• _Text passage_:
Woody made the author’s view of love, marriage, eating and drinking, work, joy and sorrow, crime and punishment, laws, freedom, pain, friendship, time, good and evil, prayer, pleasure, religion, and death, among other things his own. By the end of that first year at the nursery, Woody had related almost every word of the book.

We talked endlessly, with me doing more of the listening, but even after work we would sit somewhere, puff cigarettes, and discuss countless things. He was Church of Christ and I was raised Baptist, so religion was often a topic which always ended in an argument. We finally learned to avoid the topic. It seems sometimes, that religion is good for nothing else.

Our favorite place to talk was in the “Green Bomb” which was his dad’s ’48 Chevy pickup. It was a classic with a strong straight six, three-on-the-tree, and it would run forever on $2 of gas – of course that was about eight gallons back then!

The only flaw in the “Green Bomb” was the passenger door that would suddenly swing open in the middle of a curve, but after the first time you learned to anticipated it. Many were the times I would swing out on that door with a hoot and a holler, banging on the outside panel, and swing back up in the seat as the road straightened out! The ease with which it opened came in handy when you wanted to “roll” a big dog!

We did not get permission to take her out as much as we liked, but we made up for it by stealing it! The truck was always parked on a hill and if you released the parking brake and pushed in the clutch it would quietly roll off and over the next hill. Woody would then turn the key, put it in second gear, pop the clutch, and we were off!

Once Woody’s mom and dad settled into watching TV in the living room, they rarely moved. So, on the return trip we simply doused the lights, killed the engine, and rolled the “Green Bomb” silently into its former position and stopped. I remember one night, just as we stopped; Woody’s dad came around the corner, from the back of the house and just said, “Howdy boys.”

We sucked in a breath of air and “howdied” him back, waiting for a lecture. As it turned out, he never knew what we had the truck out, just went on into the house.

Woody even dated in that old truck from time to time, which reminds me of a saying his brother-in-law had about girls that would date a guy in a truck! “If you can truck’em, you can _ _ _ _’em!” Believe me, that old adage was put to the test!

I loved that old truck and when I think back to my high school days, this truck stands out as that time’s icon. It was not a beauty, never turned girl’s heads, but took us everywhere we wanted and should not have gone. I can smell the musty dusty cab now, and feel my hand slam the glove compartment shut again for the tenth time on every trip.

Once we took it upon ourselves to teach Wayne, another friend, to drive a straight-shift. He did fine until he failed to negotiate a sharp curve and took out about six mailboxes! There was not a scratch on that old truck – they don’t mak’em like that anymore!

I bet, if I look outside just now, I can see ol’ Woody pulling up in the ol’ “Green Bomb” looking to bum a Winston.

20 comments:

Les Becker said...

As always, you write so "real" I was there with you. What a hoot getting "almost" caught like that - truth really is stranger than fiction sometimes. I like your life, Mushy.

FHB said...

Another great post. Buddy of mine had an old truck like that he called the grey ghost, from all the grey primer on it. Solid steel. Sold it a while back and still misses it. Ever hear from that guy now, or know what ever happened to him?

• _Stored data_:

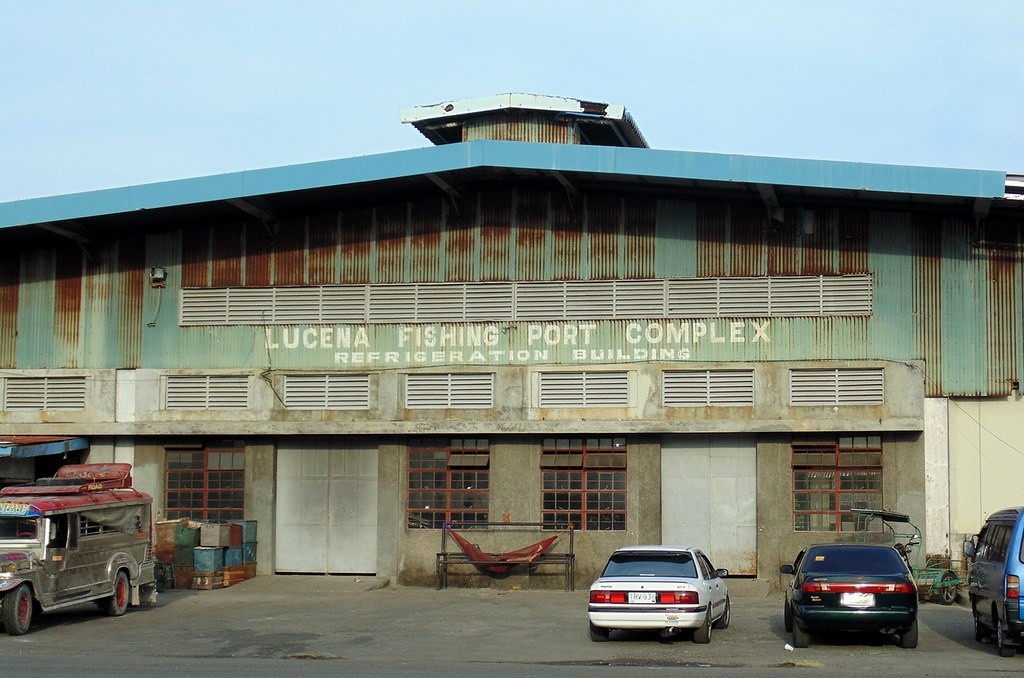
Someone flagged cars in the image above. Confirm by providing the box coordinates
[777,542,920,649]
[587,544,731,644]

• _Written tasks_:
1. Swap "living room" for "den" in the Green Bomb story, then write out the passage that begins at the words "Once Woody’s mom" and stops after "into the house.".
2. Pick up the Green Bomb story from its final line and keep it going.
The listing is drawn from a different source than the Green Bomb story.

• _Final results_:
1.
Once Woody’s mom and dad settled into watching TV in the den, they rarely moved. So, on the return trip we simply doused the lights, killed the engine, and rolled the “Green Bomb” silently into its former position and stopped. I remember one night, just as we stopped; Woody’s dad came around the corner, from the back of the house and just said, “Howdy boys.”

We sucked in a breath of air and “howdied” him back, waiting for a lecture. As it turned out, he never knew what we had the truck out, just went on into the house.

2.
fuzzbert_1999@yahoo.com said...

Like I said, he was fickle...he would start a job and then just not go back. He would decide he wanted to be a lawyer, buy the class ring, then change majors. He would buy things and then sell them cheap for the money...I always had an expensive watch I bought from him for nothing.

He once came by my house and kept giving his 4 year old beer as we talked. The little devil was looped by the time they left.

He got stranger and stranger as the years passed. If I was the Secret Service, I'd lock him up if the pres came anywhere around these parts!

Oh yeah...that last time he came, he bummed cigarettes!

Suldog said...

I can almost smell the interior of that truck - not that that's necessarily a good thing...

BRUNO said...

Damn! Read your mail, and you'll have my response "ready-wrote" for this entry!

Shrink Wrapped Scream said...

You've done it again, mushy, got me riding right on up there beside you (and no - you can't truck me..).

Every one knew a Woody (hell, I STILL have a copy of The Prophet)!

Lovely reading, my friend - thank you.

BRUNO said...

Would be quite an experience, with Shrink here along! Unless I'm way-off base again, our passenger side would be her traffic side. Talk about a rude awakening! But then again, it probably still wouldn't scratch the paint, just smudge it up a little, due to "naturally-occurring bodily-responses".....!(It wasn't supposed to make sense, just showin' you I had to re-read it a couple times more, myself!)

Alex said...

I would pay big bucks for a new truck if they started making threes on the tree again!

The closest I've come is the summer after high school, when I worked for the parks service. We drove around old Kushmans with the weightlifter-approved manual transmission system.

Anonymous said...

I love those old 'round' trucks. My brother got a 1951 Chevy that had been redone just like knew. Wow, that thing was pretty ... and expensive.

What great memories you have, thanks for sharing.

Shrink Wrapped Scream said...

Oi, Bruno - I heard that!

*Goddess* said...

"If you can truck 'em you can ---- 'em".....are we THAT easy?! LOL....I'm thinking we probably are;)

Jose said...

Ahh, to be a teenager again! Those were the days.

Michele said...

I'm hoping I've solved the problem with blogger and comments!! Love the pics; hopefully it will get warm enough in my neck of the woods sometime soon so I can get some good ones!

a faith bigger than fear said...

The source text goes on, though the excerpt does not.